In responding to the current financial crisis, the government had already begun to take an unusually expansive role influencing companies in the private sector. It has taken a controlling stake in the insurance firm AIG, put mortgage lenders Fannie Mae and Freddie Mac into conservatorship, and become an investor in the nation’s largest banks.

For Mr. Virag, the issue is not whether there should be a government role. Federal loans can provide a lifeline so the companies can keep operating until an economic rebound begins to bring traffic back to car dealerships. He’d also support one idea that Obama mentioned in his speech Monday as a possible new policy: a generous tax credit to consumers who turn in old cars and buy cleaner cars.

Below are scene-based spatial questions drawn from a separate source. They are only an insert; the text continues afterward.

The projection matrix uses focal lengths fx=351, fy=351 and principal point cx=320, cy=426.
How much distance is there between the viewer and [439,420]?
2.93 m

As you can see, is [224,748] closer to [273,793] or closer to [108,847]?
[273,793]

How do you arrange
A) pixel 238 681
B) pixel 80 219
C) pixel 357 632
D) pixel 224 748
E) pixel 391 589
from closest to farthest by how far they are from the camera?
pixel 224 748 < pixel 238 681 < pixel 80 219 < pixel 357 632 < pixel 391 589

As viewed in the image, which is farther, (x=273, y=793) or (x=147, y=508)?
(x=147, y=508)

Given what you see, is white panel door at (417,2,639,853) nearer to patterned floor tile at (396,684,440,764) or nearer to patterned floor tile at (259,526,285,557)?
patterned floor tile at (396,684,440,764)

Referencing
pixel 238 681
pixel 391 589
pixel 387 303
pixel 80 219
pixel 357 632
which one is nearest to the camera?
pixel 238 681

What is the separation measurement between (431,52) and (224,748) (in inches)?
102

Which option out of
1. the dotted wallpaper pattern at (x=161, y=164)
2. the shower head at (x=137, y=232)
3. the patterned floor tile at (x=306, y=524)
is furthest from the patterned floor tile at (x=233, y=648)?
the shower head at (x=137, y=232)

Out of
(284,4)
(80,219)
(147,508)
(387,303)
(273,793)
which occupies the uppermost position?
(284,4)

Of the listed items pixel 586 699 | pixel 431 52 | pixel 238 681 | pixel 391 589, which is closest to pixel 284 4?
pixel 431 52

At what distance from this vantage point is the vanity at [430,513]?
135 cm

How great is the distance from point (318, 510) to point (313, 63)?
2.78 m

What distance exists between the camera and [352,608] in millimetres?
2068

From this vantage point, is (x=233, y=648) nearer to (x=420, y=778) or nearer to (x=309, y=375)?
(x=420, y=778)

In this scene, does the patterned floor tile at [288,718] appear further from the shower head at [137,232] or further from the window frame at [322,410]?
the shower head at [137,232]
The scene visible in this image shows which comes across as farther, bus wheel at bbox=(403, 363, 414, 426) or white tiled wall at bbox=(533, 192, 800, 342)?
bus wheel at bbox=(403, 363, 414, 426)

Virag worries, however, about negative unintended consequences that could arise from task force decisions. Risks include micromanaging the industry or shrinking it too much, he says. Radically downsizing Detroit, in a bid to ensure viability, could mean that foreign rivals gain even more of the market share when a rebound in sales finally comes.

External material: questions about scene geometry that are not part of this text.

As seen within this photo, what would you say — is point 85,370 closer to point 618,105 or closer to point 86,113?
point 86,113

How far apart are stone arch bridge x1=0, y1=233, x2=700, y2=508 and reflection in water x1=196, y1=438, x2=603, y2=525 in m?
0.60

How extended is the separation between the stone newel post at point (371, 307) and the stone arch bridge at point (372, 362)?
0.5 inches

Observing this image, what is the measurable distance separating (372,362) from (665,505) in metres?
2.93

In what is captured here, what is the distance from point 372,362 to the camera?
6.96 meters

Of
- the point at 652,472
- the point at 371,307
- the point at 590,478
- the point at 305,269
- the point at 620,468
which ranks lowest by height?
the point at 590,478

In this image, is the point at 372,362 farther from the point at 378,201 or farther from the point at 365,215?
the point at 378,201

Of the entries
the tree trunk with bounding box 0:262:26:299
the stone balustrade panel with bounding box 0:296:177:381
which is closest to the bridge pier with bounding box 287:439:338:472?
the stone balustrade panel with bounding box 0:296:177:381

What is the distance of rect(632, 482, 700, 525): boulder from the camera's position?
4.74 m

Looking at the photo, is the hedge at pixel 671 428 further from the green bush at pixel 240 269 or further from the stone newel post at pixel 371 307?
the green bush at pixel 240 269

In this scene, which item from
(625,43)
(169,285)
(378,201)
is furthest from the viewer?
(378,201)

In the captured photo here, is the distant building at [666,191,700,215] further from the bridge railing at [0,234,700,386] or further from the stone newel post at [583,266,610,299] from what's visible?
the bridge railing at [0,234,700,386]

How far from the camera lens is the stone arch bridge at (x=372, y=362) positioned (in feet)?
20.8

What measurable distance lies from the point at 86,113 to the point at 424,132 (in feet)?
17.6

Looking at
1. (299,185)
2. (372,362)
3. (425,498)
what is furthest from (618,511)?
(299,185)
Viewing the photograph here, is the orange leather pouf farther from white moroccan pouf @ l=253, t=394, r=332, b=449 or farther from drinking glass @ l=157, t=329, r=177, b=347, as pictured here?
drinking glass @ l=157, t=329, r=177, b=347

On the micromanagement front, a push to switch product lines toward smaller, cleaner cars could backfire if it is poorly executed. The strategy may make sense in the long run. But if clean cars clash with consumer tastes or exceed their budgets, carmakers might end up building lots of cars they can’t sell.

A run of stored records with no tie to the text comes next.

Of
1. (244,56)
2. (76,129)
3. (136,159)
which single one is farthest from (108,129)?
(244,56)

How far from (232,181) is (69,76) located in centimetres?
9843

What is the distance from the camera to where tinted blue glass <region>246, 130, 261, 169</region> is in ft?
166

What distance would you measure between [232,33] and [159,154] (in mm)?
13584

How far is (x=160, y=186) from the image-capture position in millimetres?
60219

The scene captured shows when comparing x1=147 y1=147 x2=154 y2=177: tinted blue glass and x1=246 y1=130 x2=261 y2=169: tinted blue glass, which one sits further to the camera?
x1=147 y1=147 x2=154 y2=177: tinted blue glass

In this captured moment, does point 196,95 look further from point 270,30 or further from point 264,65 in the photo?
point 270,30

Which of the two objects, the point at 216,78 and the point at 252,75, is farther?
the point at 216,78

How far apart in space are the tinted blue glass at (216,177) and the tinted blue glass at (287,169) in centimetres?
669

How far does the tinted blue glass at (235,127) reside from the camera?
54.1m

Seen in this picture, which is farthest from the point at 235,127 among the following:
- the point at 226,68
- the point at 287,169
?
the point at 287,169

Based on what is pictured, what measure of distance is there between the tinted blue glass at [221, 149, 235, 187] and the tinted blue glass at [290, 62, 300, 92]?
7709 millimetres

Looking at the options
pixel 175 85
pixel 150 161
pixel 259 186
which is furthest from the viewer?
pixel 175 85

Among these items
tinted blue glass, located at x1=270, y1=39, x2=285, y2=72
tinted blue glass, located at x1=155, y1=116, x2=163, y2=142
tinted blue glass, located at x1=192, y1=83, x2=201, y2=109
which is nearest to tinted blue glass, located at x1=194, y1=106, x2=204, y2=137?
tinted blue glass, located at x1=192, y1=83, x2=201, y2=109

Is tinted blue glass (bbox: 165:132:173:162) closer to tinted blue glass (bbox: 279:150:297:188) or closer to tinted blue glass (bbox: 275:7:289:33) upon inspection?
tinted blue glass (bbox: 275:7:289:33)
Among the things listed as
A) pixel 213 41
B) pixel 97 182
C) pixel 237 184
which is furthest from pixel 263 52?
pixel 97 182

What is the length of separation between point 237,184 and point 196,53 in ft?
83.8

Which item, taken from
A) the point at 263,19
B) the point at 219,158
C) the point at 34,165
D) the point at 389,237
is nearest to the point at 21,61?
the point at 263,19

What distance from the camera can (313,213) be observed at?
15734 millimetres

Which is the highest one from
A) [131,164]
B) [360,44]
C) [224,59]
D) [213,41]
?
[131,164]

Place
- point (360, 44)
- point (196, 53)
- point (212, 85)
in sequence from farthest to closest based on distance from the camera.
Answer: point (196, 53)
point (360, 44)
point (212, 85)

These are just a sample of the kind of uncertainties that arise when the government becomes more involved in Detroit’s inner workings. Such worries may have contributed to a stock market slide Monday, in which investors retreated after many days of buying.

Investors were also grappling with Obama’s assessment that the carmakers are still far from viable and that GM or Chrysler could end up in bankruptcy.

After receiving initial federal loans three months ago, the two companies have submitted a plan to restructure with additional government help.

“Neither [plan] goes far enough to warrant the substantial new investments that these companies are requesting,” Obama said Monday morning, flanked by members of his task force.

More cost cutting is needed, the president said. Viability for these firms may “mean using our bankruptcy code as a mechanism to help them restructure quickly and emerge stronger.”

Some investment analysts believe that bankruptcy may provide the surest path to writing down debts and closing unneeded dealerships. But it could also make consumers even less likely to buy a car.

Obama signaled that his task force would try to arrange a speedy bankruptcy process, not one that keeps the carmakers in court for years. But no path forward for the companies is easy or cheap.

The president also tried to cushion possible bankruptcies by announcing that the government will stand behind the warranties of newly purchased GM or Chrysler cars.

Ford Motor Co., the other US-based carmaker, has so far not sought federal assistance.

Where some industry analysts worry about too much meddling in the industry, others say the administration is taking needed action and in a manner designed to protect taxpayers.

“The Obama administration is doing exactly what it should do,” says Michelle Krebs, senior editor at Edmunds’ in Detroit.

As for the task force’s assessment on what the carmakers must do to be viable, she says, “Their analysis is identical to what ours was a month ago.”

For Chrysler, the outlook is especially tough. The task force concluded that, as the smallest and least global of Detroit’s Big Three, the company won’t be viable on its own. 
The Obama administration will give Chrysler working capital for 30 days to see if it can conclude a definitive agreement with Fiat or some other partner.

GM will get a financing bridge for 60 days, as it seeks to conclude cost-cutting deals with bondholders and the United Auto Workers.

Obama said the government has no desire or intention of running the automakers. But the likely federal role is large and could persist for years to come.

The goal of remaking the US industry as a leader in green cars, Ms. Krebs says, can best be achieved if the auto rescue plan is paired with another Obama goal: comprehensive energy policy.

Such a policy could include incentives for consumers to migrate toward cleaner and smaller cars. Without it, the success of a green-car strategy could hinge heavily on the ups and downs of gasoline prices.

“When gas prices soared, [so did] small-car sales,” Krebs says.